Transcript: Assemblyman Tom Ammiano’s Q&A with LAO analyst Drew Soderborg on the impacts of overcrowding on medical and mental health care in California prisons before the Assembly Select Committee on Justice Reinvestment on Oct. 21, 2013

Partial transcript of Assemblyman Tom Ammiano’s (D-San Francisco) Q&A with Drew Soderborg, Managing Principal Analyst, Corrections, Transportation, and Environment, at the Legislative Analyst’s Office, on the impacts of prison overcrowding on medical and mental health care in California’s prison system. The hearing before the Assembly Select Committee on Justice Reinvestment was held on Oct. 21, 2013:

Assemblyman Tom Ammiano (D-San Francisco):
Is there still a medical staff shortage?

Drew Soderborg, Managing Principal Analyst, Corrections, Transportation, and Environment, at the Legislative Analyst’s Office:
So the receiver continues to face staffing challenges, but the extent of the challenges have really been reduced in recent years.

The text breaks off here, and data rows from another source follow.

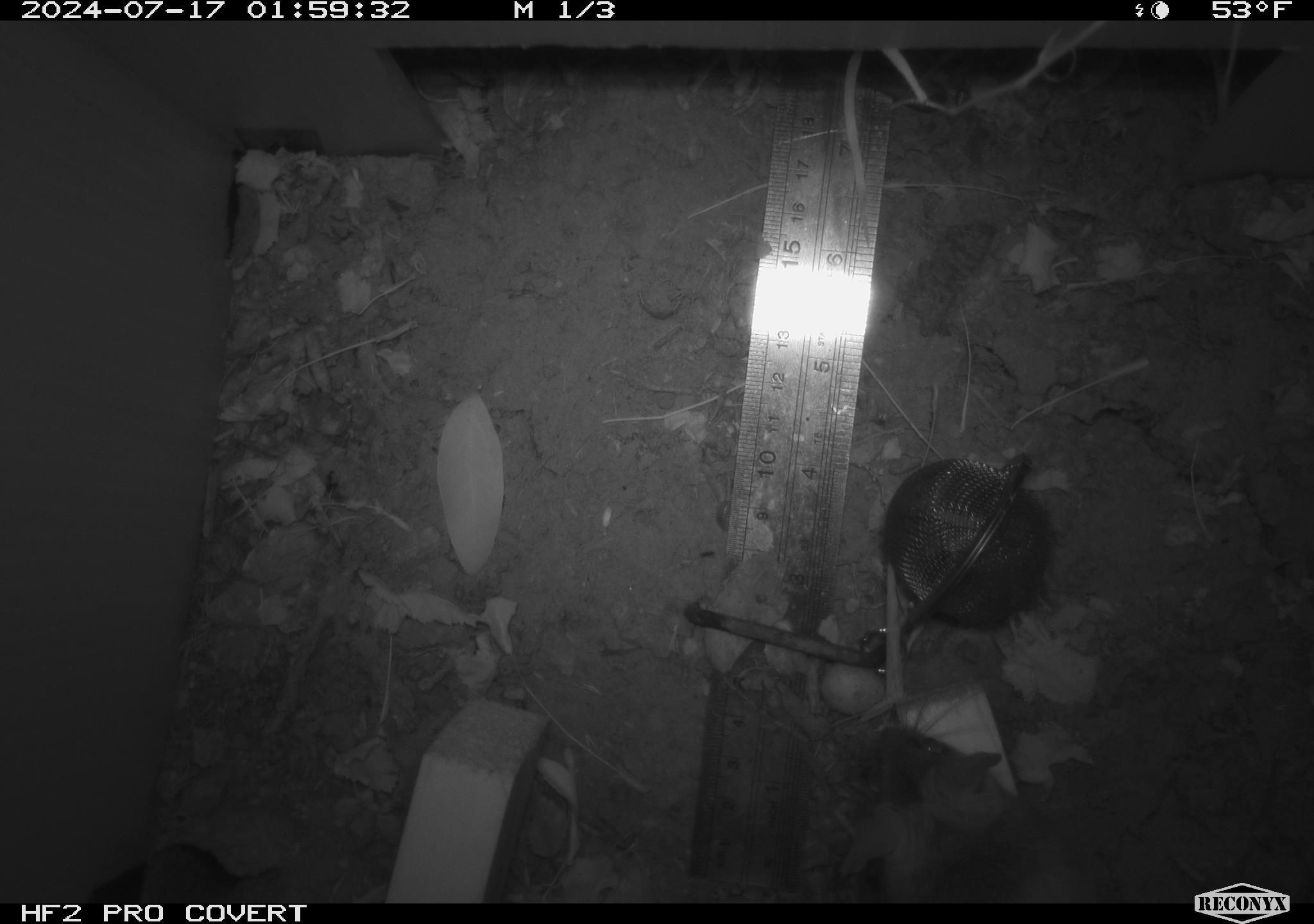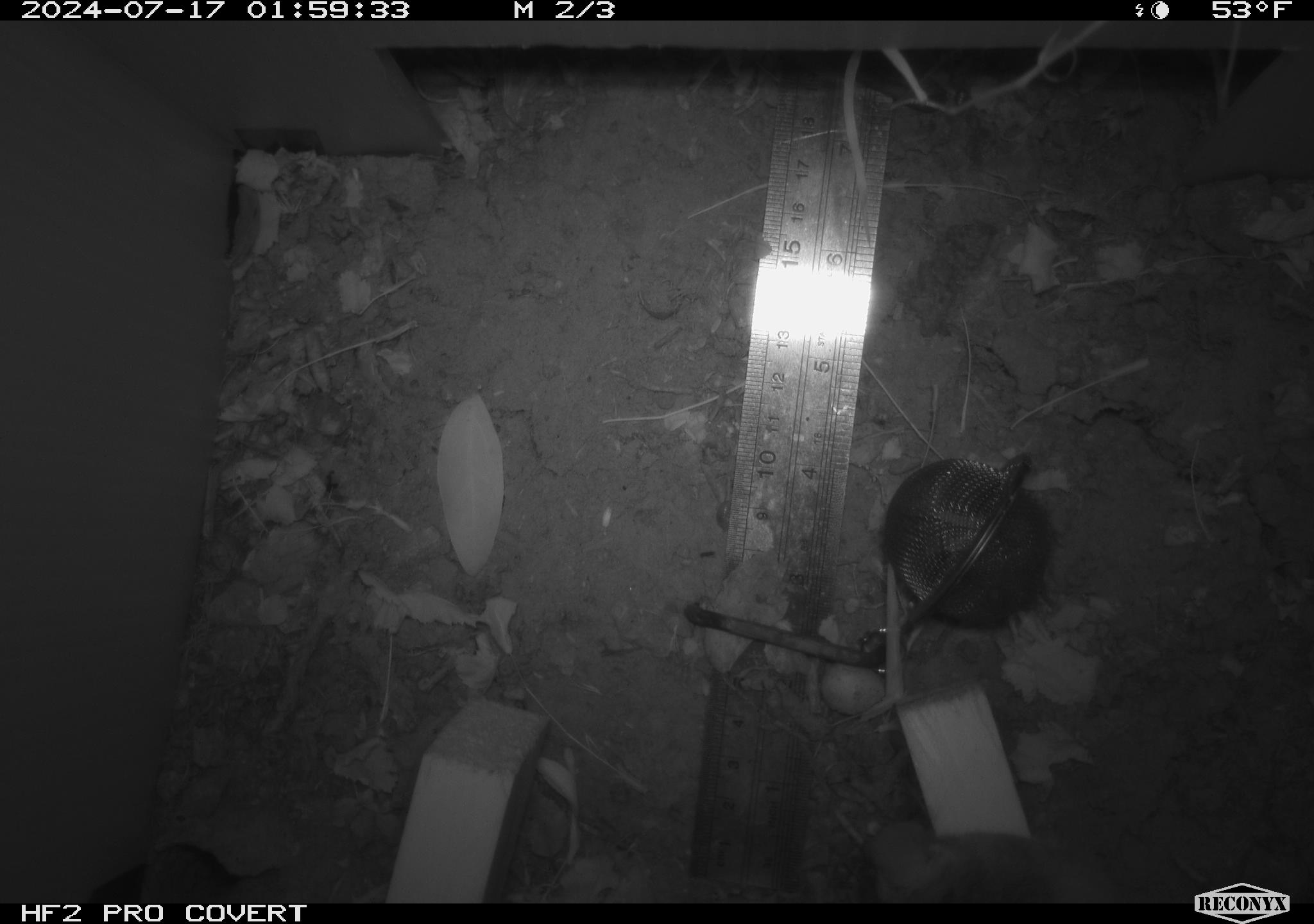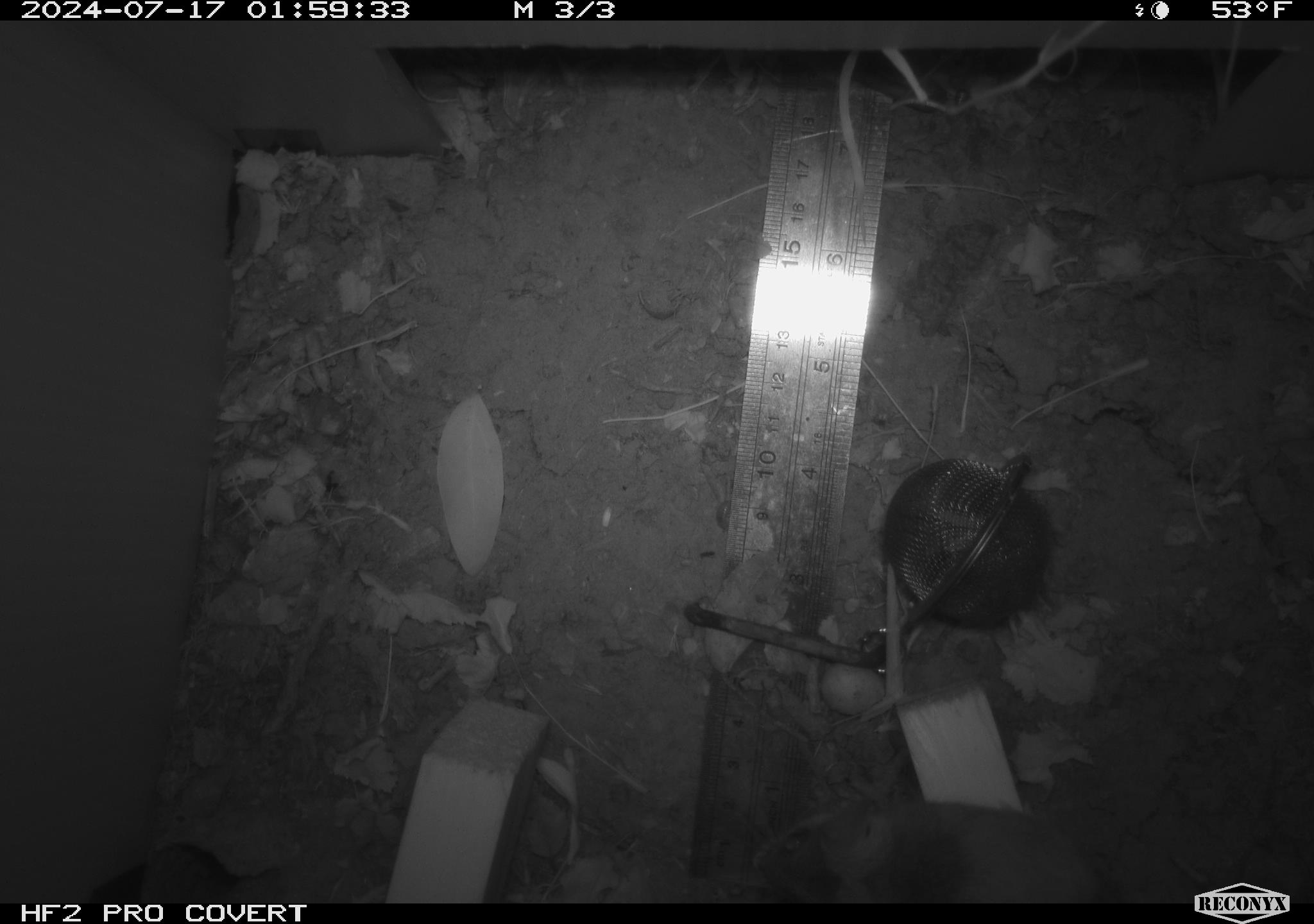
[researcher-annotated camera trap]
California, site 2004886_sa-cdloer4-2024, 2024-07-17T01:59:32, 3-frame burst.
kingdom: Animalia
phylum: Chordata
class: Mammalia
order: Rodentia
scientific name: Rodentia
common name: rodent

So, for example, in 2006, the vacancy rate for physicians was about 29% on a statewide level and now it’s down to 12%. The vacancy rate for nurses and pharmacy professionals was around 30%. The vacancy rate for nurses is now down to 16% and the vacancy rate for pharmacy specialists is around 23%.

But it is important to note that while improvement has occurred on a system-wide level, there is large amounts of regional variance. So a good example of this is that Chuckawalla Valley State Prison, Salinas Valley State Prison, and Pelican Bay State Prison still have vacancy rates in the physician classification that exceeds 30%.

Assemblyman Tom Ammiano (D-San Francisco):
What’s the status of the electronic medical records system?

Drew Soderborg, Managing Principal Analyst, Corrections, Transportation, and Environment, at the Legislative Analyst’s Office:
So within the last month, the receiver submitted a feasibility study report to the legislature to implement an electronic health records system and the receiver has also briefed the legislature on what it envisions the project to be. It estimates that it will begin rolling the system out to the prisons beginning around 2015.

Assemblyman Tom Ammiano (D-San Francisco):
Has the death rate of inmates decreased since the receiver has taken over? Not just because there’s been a reduction of population but in better care or not as good care?

Drew Soderborg, Managing Principal Analyst, Corrections, Transportation, and Environment, at the Legislative Analyst’s Office:
Yeah, the rate of preventable deaths per 100,000 inmates has generally declined under the receivership. So in 2006, it was about 40 per 100,000, and in 2011, it was at 27 per 100,000.

Now, if you don’t look just at preventable deaths but you look at the overall death rate, that has actually moved around a little bit. So it was 255 in 2006. It went down to 217 in 2008. And then it was back up again to 240 in 2011.

But really in some ways probably a more direct measure of the quality of health care is the preventable death rate.

Assemblyman Tom Ammiano (D-San Francisco):
…Maybe we could talk about mental health and what’s been happening with that.

Drew Soderborg, Managing Principal Analyst, Corrections, Transportation, and Environment, at the Legislative Analyst’s Office:
Yeah, so CDCR has made a series of changes to improve its mental health care. One of the most significant changes it’s made is standardizing its operations and procedures across the state. That was done in 2009. It’s also completed or initiated several major construction projects to try to increase the capacity of its mental health care system. The CDCR has indicated to us that waitlists for its inpatient mental health beds have been reduced significantly. So those give you a flavor of some of the improvements made to date.